For about 15 years, I was a Detroit Lions season’s ticket holder. About five years ago, I entered counseling for my addiction and I’m happy to report I haven’t bought a ticket in at least three years, though I remain a fan. It’s a malady I trust Toronto Maple Leafs fans can understand.
 
At least I was there for all of the Barry Sanders years, I tell people. In fact, apart from the perpetual heartache of the hapless Lions themselves — who, believe it or not, were actually a semi-regular playoff team in those days — the experience was a wonderful one. There’s nothing quite like seeing an NFL game in person.
 
Harness racing — and most businesses, really — can learn a lot from the NFL.
 
The other day, while brainstorming with colleagues about how to grow our game, I remembered how the Pontiac Silverdome was once filled with banners announcing this section or that section of seats was reserved for special guests — kids, mostly — of one Lions player or another. Safety Bennie Blades had “Bennie’s Bunch”, for example, which brought a busload of underprivileged kids to every home game.
 
The point wasn’t to grow the game, really. It’s not like the NFL has a popularity problem. It was simply giving back to the community at large.
 
With relatively minimal effort and expense, harness racing could follow that example and not just give back, but also slowly, steadily, grow the game and build a future fan base.
 
One of harness racing’s biggest problems — and it’s a doozy — is the fact the vast majority of the population does not know the sport exists.
 
That problem escalates by the day as our free time shrinks and our entertainment options grow. Many of us were first exposed to the track when our fathers or grandfathers took us. But what about the next generation of kids whose fathers and grandfathers don’t know what harness racing is and where to find it?
 
Here’s my idea: Take five of the most affable, kid-friendly drivers at Mohawk and let them pick a handful of local clubs or groups they want to support — Boys and Girls Club, 4-H, Boy Scouts, Girl Scouts, for example. Every two weeks, each driver would play host to 10 kids from one of the clubs and one parent or guardian each. To follow the Bennie’s Bunch theme, think: Zeron’s Zone or Mac’s Pack or Jamieson’s Jungle.

____

> _Tasks to perform_:
**1)** Write out the part of the harness racing column starting with "The point wasn’t" and going on through "future fan base.".
**2)** Pick up the harness racing column after its last sentence and write what comes next.

> _Exercise data_:
____

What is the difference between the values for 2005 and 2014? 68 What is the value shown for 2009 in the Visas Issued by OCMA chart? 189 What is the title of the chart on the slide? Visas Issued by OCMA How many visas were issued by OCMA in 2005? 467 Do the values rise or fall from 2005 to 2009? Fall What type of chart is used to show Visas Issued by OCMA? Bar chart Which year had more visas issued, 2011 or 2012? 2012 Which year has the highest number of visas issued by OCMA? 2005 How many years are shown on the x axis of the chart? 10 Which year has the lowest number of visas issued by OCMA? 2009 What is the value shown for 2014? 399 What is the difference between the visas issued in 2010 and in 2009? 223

____

> _Your responses_:
**1)**
The point wasn’t to grow the game, really. It’s not like the NFL has a popularity problem. It was simply giving back to the community at large.
 
With relatively minimal effort and expense, harness racing could follow that example and not just give back, but also slowly, steadily, grow the game and build a future fan base.

**2)**
 
The Woodbine Entertainment Group could buy or rent a small school bus, pick the group up and take them to Mohawk where a WEG staffer would be in charge of looking after the group. At the track, the group would meet the driver, have a simple, kid-friendly dinner with him where the kids could ask questions, go with him on a tour of the paddock and the drivers’ room and join the driver in the winner’s circle for every race he wins. Give every child a small winner’s circle photo, an autographed picture of the driver and a t-shirt with the driver’s name and colours and send them home happy.
 
I realize I’m spending other people’s money here, but in the big picture, I see it as an important investment in the future, so stick with me. The cost would be for the bus, the staffer’s time, the meal, t-shirt and photos. It’s not a big-ticket expense, but perhaps it could be shared with other industry groups, if need be.
 
If five drivers play host to 20 people once every two weeks, that’s deeply exposing 200 new people to harness racing every month — 2,400 every year. That’s not an insignificant number that would swell to 10,000 in just over four years if the track and drivers commit to the program and stick with it.